Significantly, India has taken part in the Paralympic Games since 1968. Athletes have brought back 12 medals in a total of 10 editions of the tournament. For many such athletes, representing the country is often a means of gaining acceptance in society. The prospect of winning a medal comes with the promise of recognition, awards and, in many cases, a job.

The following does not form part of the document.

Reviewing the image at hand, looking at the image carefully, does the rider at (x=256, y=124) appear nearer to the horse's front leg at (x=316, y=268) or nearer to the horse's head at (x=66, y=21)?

However, there is a dearth of interest in disability sports in the public domain. This has resulted in the paucity of sponsors and, as a result, a funds crunch. Moreover, sports for PwDs are also limited to urban centres. There are divisions pertaining to gender and geography. Women with disabilities and PwDs from rural areas are grossly under-represented in policy. The Paralympics, which caters to persons with some kinds of physical disability and is separate from the Deaflympics and the Special Olympic World Games — two other major sporting competitions for PwDs — has had a lopsided participation from women in the Indian contingent. Among 95 athletes, 12 women have represented the country in the past 30 years. The cyborgfication of elite disabled athletes on account of the increasing use of technology is also a matter of concern. The other challenges for sports for PwDs include the scarcity of physical education in schools, the absence of coaches as well as socio-cultural prejudices. 

At a time when there is a global shift towards making sports inclusive, India cannot afford to achieve development in the real sense if it continues to marginalize PwDs who constitute 2.21 per cent of the total population.